>> begin TEXT TO READ

Skip to content

Pipeline Design 178

ezigus edited this page Mar 16, 2026 · 3 revisions

Design: Pipeline Cost Forecast and Budget Gate with Early Warning

Context

Shipwright pipelines can cost $5-$50+ per run depending on template, model routing, and complexity. Today, cost visibility is retrospective only — operators see spend after the pipeline completes via cost_dashboard() and cost.record events. The existing budget gate in sw-pipeline.sh (lines ~1692-1702) checks remaining budget per-stage during execution, but by the time it triggers, significant cost has already been incurred.

Problem: There is no pre-start cost estimate. Operators cannot make informed go/no-go decisions before committing resources. The daemon can silently exhaust budgets by queuing expensive pipelines.

Constraints:

  • Bash 3.2 compatible (macOS default) — no associative arrays, no readarray, no ${var,,}
  • All cost logic lives in scripts/sw-cost.sh; pipeline orchestration in scripts/sw-pipeline.sh
  • Events flow through ~/.shipwright/events.jsonl (newline-delimited JSON)
  • Dashboard reads from API endpoints backed by events.jsonl queries
  • Existing cost_calculate(), cost_remaining_budget(), cost_check_budget(), model pricing, and emit_event() infrastructure are reusable
  • Templates define per-stage model assignments in templates/pipelines/*.json

Decision

Approach B: New functions in sw-cost.sh + integration hook in sw-pipeline.sh.

>> end TEXT TO READ
>> begin GIVEN RECORDS

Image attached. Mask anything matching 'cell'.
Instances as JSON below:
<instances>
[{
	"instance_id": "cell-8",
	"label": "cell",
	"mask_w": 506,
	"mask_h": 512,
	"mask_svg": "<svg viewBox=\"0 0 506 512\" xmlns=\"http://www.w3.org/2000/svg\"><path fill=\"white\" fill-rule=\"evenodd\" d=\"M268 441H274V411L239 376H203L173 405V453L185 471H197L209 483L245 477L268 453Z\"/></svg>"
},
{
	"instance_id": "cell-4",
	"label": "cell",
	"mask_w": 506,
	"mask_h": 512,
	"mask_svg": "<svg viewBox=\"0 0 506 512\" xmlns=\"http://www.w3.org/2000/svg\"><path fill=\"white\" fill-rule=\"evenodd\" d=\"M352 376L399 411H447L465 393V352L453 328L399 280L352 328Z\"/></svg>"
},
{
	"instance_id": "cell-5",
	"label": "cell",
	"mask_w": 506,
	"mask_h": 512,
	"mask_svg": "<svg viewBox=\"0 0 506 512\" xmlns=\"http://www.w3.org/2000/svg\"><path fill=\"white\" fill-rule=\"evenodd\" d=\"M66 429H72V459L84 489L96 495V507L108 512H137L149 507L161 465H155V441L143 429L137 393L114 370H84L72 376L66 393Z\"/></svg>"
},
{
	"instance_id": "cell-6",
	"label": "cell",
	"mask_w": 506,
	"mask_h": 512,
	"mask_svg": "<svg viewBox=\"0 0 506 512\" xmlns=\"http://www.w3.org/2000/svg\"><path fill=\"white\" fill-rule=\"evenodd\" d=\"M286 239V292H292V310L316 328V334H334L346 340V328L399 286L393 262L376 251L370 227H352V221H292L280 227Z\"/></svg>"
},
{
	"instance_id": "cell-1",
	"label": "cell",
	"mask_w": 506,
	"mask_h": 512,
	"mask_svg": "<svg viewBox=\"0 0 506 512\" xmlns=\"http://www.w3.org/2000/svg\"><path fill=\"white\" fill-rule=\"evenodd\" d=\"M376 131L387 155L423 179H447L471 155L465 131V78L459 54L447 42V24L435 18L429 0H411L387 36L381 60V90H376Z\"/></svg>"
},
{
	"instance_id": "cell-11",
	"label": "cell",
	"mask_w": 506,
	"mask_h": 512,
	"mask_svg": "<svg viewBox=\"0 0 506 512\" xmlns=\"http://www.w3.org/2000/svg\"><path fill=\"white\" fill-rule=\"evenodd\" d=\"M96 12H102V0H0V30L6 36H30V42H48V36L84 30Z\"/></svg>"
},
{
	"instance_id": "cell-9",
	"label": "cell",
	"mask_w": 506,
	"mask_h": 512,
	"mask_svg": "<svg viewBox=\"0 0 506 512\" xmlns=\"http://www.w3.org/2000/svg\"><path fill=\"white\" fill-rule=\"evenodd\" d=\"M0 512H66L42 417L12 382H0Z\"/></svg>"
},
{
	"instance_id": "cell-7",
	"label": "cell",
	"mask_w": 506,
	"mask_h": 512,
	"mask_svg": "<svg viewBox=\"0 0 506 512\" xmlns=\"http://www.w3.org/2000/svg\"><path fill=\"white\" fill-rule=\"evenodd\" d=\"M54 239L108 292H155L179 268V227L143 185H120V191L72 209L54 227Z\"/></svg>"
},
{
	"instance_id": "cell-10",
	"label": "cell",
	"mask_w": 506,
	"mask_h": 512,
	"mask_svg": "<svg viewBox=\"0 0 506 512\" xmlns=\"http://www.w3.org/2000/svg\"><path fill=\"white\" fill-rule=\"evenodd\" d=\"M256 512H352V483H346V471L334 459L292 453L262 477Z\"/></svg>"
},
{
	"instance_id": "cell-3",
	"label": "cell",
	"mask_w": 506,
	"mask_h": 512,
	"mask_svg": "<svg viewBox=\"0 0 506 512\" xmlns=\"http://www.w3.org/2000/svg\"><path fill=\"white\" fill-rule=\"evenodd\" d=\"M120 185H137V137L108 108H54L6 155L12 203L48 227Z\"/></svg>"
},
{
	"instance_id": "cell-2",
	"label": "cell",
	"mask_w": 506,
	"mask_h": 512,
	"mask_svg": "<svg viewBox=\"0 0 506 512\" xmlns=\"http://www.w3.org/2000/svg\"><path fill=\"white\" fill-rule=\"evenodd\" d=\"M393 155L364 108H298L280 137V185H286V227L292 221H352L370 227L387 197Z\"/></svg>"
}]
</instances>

>> end GIVEN RECORDS

TASKS TO COMPLETE:
- A) According to the pipeline design page, which script holds all cost logic?
- B) Rewrite the section of the pipeline design page that begins at the words "Skip to content" and ends after "already been incurred.", putting "after the fact" wherever "retrospective" appears.

OUTPUTS:
- A) All cost logic lives in scripts/sw-cost.sh.

- B)
Skip to content

Pipeline Design 178

ezigus edited this page Mar 16, 2026 · 3 revisions

Design: Pipeline Cost Forecast and Budget Gate with Early Warning

Context

Shipwright pipelines can cost $5-$50+ per run depending on template, model routing, and complexity. Today, cost visibility is after the fact only — operators see spend after the pipeline completes via cost_dashboard() and cost.record events. The existing budget gate in sw-pipeline.sh (lines ~1692-1702) checks remaining budget per-stage during execution, but by the time it triggers, significant cost has already been incurred.